Stakeholder engagement

To enhance the usefulness of the review we will actively involve stakeholders (families, midwives, doctors, health visitors, third sector, health decision-makers, and funders). We will create a lived experience team of women with social disadvantages around pregnancy and use a series of discussions to explore the acceptability and relevance of the identified interventions. We will carry out two stakeholder workshops to explore how the findings fit with current guidance, practice, and need, in the context of the UK health and social care system, in order to identify the implications for services, policy, and research.

Discussion

The design of this umbrella review has been chosen to provide an overview of the range and efficacy of interventions aiming to mitigate social disadvantages around pregnancy. This design is beneficial in giving an overview of the types of interventions and quality of research in this field to date [35]. This is specifically useful given the aim of evaluating interventions that may work across health and social care systems before, during, and after pregnancy. However, there are limitations in this approach in that the heterogeneity in studies increases the burden for decision-makers [36] and promising interventions that have not been examined in systematic reviews will not be included.

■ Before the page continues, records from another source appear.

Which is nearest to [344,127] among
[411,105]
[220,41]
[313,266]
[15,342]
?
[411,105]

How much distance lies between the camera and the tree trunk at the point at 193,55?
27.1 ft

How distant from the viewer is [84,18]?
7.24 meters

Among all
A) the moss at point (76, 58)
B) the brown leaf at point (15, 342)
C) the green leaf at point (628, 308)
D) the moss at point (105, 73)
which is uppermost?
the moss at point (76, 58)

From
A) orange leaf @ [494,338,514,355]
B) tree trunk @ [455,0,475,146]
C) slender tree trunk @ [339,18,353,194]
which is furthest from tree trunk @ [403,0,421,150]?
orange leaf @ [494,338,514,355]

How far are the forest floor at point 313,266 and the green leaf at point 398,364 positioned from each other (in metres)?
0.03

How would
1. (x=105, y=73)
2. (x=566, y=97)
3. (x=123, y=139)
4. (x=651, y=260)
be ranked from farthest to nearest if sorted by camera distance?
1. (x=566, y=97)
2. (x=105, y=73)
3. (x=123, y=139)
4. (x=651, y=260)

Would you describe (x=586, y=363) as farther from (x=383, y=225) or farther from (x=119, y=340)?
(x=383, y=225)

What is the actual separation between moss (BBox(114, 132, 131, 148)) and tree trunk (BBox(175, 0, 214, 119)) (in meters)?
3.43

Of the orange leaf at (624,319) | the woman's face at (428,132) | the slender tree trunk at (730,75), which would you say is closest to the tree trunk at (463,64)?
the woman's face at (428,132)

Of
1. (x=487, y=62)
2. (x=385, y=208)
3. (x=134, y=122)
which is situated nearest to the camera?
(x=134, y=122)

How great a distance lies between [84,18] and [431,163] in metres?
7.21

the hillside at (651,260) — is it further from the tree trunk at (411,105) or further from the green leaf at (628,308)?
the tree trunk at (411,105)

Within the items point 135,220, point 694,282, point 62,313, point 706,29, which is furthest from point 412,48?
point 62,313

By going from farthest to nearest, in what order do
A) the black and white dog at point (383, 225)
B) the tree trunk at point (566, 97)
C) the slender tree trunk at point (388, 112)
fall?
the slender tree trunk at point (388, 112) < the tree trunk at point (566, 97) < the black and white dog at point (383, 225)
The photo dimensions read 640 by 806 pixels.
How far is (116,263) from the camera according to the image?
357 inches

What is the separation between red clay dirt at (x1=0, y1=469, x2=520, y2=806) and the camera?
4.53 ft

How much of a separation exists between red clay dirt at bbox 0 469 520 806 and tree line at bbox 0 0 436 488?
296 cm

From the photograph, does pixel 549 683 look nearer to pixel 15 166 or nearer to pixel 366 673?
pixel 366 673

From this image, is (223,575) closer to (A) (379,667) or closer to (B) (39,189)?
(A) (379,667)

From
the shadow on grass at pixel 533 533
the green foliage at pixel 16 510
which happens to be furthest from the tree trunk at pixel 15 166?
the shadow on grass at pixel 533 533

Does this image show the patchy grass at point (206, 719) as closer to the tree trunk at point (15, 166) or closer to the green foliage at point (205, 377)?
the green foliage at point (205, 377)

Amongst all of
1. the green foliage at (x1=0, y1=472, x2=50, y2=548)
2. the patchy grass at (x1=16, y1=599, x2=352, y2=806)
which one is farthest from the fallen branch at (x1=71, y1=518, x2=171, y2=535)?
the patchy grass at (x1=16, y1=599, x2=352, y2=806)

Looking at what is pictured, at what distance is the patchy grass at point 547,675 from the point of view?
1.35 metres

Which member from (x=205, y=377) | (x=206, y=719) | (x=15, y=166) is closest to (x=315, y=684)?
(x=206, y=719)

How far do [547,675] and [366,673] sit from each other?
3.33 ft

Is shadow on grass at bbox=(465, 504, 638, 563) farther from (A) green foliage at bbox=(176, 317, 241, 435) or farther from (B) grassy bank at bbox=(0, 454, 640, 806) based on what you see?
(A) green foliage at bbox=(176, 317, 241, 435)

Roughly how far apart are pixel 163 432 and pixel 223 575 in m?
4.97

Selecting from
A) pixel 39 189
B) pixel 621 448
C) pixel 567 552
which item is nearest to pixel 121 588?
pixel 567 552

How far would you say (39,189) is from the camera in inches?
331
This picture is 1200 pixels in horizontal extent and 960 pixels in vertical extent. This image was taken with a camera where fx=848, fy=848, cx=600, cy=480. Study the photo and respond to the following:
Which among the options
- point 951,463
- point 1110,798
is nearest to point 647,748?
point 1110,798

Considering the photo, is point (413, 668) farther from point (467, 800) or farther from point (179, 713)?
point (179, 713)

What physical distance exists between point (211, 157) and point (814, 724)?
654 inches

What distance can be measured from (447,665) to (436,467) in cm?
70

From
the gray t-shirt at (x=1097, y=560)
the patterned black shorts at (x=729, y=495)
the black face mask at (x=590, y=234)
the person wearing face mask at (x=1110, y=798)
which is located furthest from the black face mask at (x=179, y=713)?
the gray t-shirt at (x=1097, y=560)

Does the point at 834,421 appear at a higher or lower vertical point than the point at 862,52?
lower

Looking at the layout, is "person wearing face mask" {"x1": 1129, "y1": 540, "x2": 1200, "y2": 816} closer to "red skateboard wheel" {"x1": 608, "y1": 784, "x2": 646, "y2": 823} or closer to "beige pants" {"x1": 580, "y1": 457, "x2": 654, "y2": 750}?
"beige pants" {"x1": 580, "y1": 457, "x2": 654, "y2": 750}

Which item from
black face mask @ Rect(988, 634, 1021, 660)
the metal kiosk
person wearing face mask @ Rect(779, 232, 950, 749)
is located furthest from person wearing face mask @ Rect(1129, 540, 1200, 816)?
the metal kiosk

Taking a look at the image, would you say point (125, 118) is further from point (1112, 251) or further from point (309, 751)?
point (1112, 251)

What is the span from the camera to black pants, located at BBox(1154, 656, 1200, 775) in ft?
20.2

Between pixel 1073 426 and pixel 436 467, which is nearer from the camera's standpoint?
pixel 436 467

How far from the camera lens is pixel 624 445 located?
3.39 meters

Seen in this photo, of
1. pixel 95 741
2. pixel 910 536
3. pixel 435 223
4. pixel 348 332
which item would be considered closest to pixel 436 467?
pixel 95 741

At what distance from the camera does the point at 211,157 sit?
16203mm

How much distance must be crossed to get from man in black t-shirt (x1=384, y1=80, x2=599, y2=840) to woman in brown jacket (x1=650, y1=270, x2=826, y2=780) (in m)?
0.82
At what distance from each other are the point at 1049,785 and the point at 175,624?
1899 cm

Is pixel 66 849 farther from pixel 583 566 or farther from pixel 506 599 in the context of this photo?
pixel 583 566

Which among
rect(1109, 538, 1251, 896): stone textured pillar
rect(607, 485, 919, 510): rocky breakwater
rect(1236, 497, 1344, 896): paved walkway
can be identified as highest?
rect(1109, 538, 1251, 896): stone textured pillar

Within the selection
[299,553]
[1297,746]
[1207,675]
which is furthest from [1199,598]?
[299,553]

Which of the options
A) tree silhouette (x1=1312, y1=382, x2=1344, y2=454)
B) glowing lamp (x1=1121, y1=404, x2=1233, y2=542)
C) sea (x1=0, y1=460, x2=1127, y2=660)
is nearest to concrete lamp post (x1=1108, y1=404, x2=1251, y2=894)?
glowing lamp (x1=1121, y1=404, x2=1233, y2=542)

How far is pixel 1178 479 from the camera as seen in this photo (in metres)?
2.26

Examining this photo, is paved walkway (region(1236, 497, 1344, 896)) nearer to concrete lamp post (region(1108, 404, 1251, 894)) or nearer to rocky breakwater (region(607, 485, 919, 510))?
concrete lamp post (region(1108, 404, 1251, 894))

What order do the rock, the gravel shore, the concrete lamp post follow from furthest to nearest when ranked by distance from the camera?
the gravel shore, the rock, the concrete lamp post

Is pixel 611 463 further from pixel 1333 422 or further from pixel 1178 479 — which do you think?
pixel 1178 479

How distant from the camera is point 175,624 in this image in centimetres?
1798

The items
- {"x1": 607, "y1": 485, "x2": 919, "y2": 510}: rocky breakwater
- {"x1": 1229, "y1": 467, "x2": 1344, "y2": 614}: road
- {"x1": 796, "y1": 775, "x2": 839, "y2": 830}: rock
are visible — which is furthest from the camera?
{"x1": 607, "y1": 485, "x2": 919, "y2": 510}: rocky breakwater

This study is also limited to exploring the quantitative effect of interventions on health outcomes. This simple perspective was selected to provide a clear resource for clinicians and policymakers. However, it leaves many questions about the components of multifaceted interventions, and how they work and interact in different settings, unanswered [37, 38].

The findings of this umbrella review will enable recommendations for future research where there are gaps for women known to be at increased risk. We also hope to identify potential effective interventions that warrant further investigation, or that can inform policy and practice to reduce inequalities in maternal and child health.